There were several smaller shops where sweets were sold from tins, and like the others they had a tobacco licence and sold snuff. On their shelves were packets of starch, soap and blue bags. They also sold loose tea and sugar but not much else. All these shops suffered terrible losses when the Cooperative opened at Chipping Norton and started delivering twice a week around the villages – groceries, shoes, clothes, bread and cakes and, what was most useful, they also brought bags of pig food in the shape of ‘toppings’ and barley. The great attraction was the quarterly dividend; few women could resist this and many found it their first form of saving.

Besides the gypsies who came round the village with pegs and ferns, there were regular pedlars or packmen. They came every few months with lace, ribbons and cottons. There were no operations for bad hips in those days and one saw much suffering and quite a few crippled people. On the principle that everybody had to eat, most women kept back a few pence to spend with these unfortunates. One such old man rested his basket on the wall and gratefully accepted a cup of tea; he had a speech impediment too.

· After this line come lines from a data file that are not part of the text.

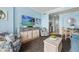 Coastal living area featuring a TV, comfortable seating, and stylish decor, creating a welcoming ambiance at 300 N Ocean Blvd. # 122, North Myrtle Beach, SC 29582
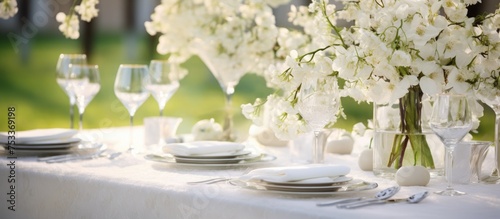 Elegant wedding table decoration with blossoming apple tree flowers special event celebration Fancy white plates and wine glasses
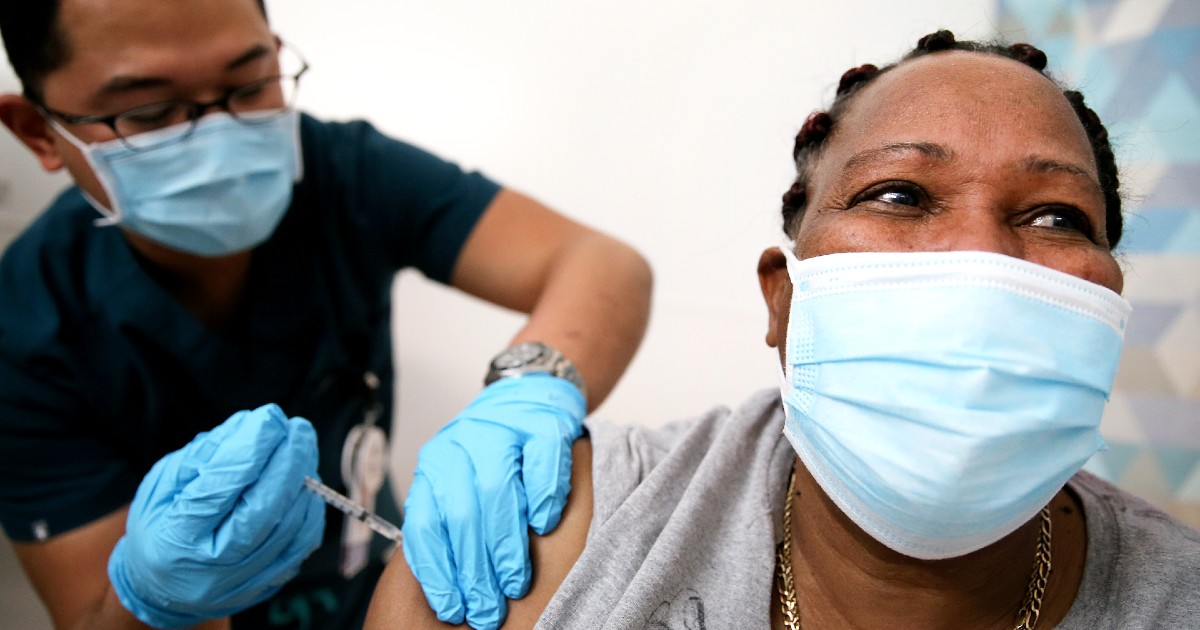 A person gets vaccinated by another person, both in masks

A reel of white cotton cost 21/2d; he took your shilling and counted out your change as follows: “uppence-‘appeny, ‘eppence, ‘ourpunce, ‘ipunce, ‘ixpense and a ‘illing’. Then there was the Thankyo’ man who bought rabbit skins, rags and old iron. He always paid the best prices and when he left he would slam the gate with a flourish, loudly callingThankyo’; that way the next housewife know he was on his way.

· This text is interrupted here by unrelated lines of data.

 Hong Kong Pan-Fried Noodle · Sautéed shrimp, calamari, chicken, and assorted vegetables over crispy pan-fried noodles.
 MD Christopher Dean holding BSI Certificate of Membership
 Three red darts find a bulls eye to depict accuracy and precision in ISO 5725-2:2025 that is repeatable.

Another old couple brought gravy-salt, bar-salt and pepper. They sometimes brought lardy-cake and could be heard crying their wares ‘lardy-cake and lamp-oil!’. These two old boys had wonderful hair which they said was due to them wiping their paraffin-soaked hands through it before serving the lardy-cake. If you were going out it was quite safe to leave the money on the door-step for the paraffin, shoe-polish etc. Fresh fish and fruit were brought to the door, the fishman meeting the early morning train to get the fish sent overnight from Yarmouth so that it reached our tables in less than twenty-four hours.